Ve beklenen soru Münasebet teyzeden geldi.

"Işıl ne zaman evleneceksin sen teyzem?"

"Ay Münasebet teyze nereden çıktı şimdi bu bak ne güzel kısırımızı, böreğimizi yiyoruz dimi?"

"Kadın haklı Işılcığım bak yaşıtlarının hepsi evlendi ev bark sahibi oldular" Diye atladı Ayla teyze.

"Görende sizi 35 40 yaşıma geldim hala evlenemedim zanneder"

"E bu gidişle işin sonu oraya varacak baksana geldin 30 yaşına."

"Ne 30'u ya ben daha 26 yaşındayım. Ayrıca hangi yüzyılda yaşıyoruz evlenmeyi istememek de bir tercih değil mi?"

"Gitmeyin benim sarı kuzumun üzerine ben onu her haliyle severim. "

"Babaanne sen yapma bari.
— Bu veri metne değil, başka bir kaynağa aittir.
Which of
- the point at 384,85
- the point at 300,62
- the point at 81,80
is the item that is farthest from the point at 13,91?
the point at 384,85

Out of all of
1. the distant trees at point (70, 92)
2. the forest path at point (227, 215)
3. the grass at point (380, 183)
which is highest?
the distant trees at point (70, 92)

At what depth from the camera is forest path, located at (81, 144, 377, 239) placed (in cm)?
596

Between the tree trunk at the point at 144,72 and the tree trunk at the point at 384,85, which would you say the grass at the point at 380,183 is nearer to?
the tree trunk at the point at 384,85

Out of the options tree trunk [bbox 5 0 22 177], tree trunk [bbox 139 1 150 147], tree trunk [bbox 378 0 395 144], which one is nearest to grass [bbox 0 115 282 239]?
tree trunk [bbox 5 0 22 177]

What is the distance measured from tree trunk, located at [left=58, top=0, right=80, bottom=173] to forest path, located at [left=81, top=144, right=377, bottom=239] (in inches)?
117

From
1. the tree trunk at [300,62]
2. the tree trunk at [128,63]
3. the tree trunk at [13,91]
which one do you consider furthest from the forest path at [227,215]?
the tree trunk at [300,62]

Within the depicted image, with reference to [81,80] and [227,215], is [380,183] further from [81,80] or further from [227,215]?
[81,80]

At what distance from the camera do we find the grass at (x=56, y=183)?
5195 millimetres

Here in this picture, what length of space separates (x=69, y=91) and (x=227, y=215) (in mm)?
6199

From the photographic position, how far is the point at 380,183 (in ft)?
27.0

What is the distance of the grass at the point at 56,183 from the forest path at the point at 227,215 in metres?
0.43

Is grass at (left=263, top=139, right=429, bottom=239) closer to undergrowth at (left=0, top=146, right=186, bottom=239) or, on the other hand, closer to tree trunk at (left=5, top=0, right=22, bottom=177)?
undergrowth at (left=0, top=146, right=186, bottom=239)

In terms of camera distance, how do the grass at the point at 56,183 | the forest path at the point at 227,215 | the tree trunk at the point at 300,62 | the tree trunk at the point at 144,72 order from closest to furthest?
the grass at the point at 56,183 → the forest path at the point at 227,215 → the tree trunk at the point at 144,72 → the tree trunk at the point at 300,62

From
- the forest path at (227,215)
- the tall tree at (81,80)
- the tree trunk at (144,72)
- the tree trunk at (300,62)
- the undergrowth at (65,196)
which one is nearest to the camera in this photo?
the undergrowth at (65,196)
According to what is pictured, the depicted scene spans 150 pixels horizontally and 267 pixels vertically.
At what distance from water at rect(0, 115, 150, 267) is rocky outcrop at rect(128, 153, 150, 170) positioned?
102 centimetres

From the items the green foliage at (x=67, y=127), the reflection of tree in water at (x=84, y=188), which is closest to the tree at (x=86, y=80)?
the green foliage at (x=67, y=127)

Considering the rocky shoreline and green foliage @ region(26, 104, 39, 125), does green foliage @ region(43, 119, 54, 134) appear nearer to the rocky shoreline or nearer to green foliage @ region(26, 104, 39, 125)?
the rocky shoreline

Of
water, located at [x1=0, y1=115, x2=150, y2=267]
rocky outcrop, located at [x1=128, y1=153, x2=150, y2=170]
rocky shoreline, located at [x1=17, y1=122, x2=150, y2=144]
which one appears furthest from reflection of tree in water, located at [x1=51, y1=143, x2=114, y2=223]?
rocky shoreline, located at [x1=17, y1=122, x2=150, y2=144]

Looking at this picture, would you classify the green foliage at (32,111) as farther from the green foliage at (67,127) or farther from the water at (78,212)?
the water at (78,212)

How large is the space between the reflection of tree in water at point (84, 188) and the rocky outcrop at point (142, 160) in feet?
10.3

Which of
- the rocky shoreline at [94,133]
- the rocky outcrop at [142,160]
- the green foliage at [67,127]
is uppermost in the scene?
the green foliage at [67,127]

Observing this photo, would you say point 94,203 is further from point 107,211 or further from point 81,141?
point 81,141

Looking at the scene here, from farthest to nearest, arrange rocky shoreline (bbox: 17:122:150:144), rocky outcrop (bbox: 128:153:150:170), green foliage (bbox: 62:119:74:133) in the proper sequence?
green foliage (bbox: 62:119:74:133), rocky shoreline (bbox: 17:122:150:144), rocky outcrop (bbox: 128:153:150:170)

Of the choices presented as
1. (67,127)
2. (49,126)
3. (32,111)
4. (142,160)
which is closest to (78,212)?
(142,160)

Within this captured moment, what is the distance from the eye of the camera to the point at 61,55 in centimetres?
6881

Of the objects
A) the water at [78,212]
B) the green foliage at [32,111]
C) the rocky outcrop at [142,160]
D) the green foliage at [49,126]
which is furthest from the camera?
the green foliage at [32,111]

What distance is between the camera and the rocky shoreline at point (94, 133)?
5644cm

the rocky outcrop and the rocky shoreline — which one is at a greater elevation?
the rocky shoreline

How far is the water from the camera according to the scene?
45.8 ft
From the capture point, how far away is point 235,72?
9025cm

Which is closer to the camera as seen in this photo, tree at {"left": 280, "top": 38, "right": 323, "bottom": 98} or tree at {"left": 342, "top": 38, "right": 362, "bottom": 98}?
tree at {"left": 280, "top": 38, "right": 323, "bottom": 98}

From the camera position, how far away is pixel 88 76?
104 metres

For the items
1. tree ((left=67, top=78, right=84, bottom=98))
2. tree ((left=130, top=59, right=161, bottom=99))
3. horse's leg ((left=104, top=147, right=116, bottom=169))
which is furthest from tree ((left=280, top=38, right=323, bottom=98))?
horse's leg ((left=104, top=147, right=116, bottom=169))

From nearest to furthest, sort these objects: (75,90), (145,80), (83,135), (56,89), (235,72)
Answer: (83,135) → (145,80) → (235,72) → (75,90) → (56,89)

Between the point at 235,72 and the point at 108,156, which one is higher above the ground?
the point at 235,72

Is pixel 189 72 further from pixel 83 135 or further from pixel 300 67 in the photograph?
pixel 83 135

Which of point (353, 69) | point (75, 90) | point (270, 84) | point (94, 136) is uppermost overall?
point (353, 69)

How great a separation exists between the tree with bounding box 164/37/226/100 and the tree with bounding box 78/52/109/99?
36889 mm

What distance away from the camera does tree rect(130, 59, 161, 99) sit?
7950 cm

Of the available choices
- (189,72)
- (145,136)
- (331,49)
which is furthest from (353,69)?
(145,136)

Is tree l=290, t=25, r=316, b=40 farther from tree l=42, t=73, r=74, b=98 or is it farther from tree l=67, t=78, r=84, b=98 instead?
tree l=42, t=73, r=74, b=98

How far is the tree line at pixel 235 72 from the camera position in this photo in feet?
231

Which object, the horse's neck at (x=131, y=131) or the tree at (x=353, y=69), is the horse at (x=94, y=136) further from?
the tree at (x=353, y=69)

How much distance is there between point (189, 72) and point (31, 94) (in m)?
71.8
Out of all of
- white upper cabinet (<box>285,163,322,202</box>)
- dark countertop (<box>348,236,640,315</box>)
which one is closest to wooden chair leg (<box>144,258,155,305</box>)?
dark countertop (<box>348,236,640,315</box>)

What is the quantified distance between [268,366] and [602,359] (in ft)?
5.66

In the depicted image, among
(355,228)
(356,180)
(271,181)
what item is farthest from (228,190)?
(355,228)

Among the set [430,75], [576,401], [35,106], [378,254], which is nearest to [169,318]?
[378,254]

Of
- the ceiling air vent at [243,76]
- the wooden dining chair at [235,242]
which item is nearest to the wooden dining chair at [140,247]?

Hem ayrıca size getirdiğim hangi sevgilimi beğendiniz ki gideyim adamla evleneyim." Işıl'ın onlarla tanıştırmaya getirdiği her erkek arkadaşına bir kulp bulmuş allem etmiş kallem etmiş kızı da soğutmuşlardı.

"Beğenmeyiz tabi sen nerede olmayacak adam var gidip onları getiriyorsun karşımıza."

"İşe yaramaz mı? Ne suçu vardı örneğin Cem'in? Çocuk okumuş, iyi bir kariyer yapmış ayrıca çokta kibardı" Cem Işıl'ın sonuncu sevgilisiydi.

"Aman o sümsük mü? Bir kere onun saçları dökülüyordu iki yıla kel kalırsa görürdük seni" dedi bu sefer Nevin teyze.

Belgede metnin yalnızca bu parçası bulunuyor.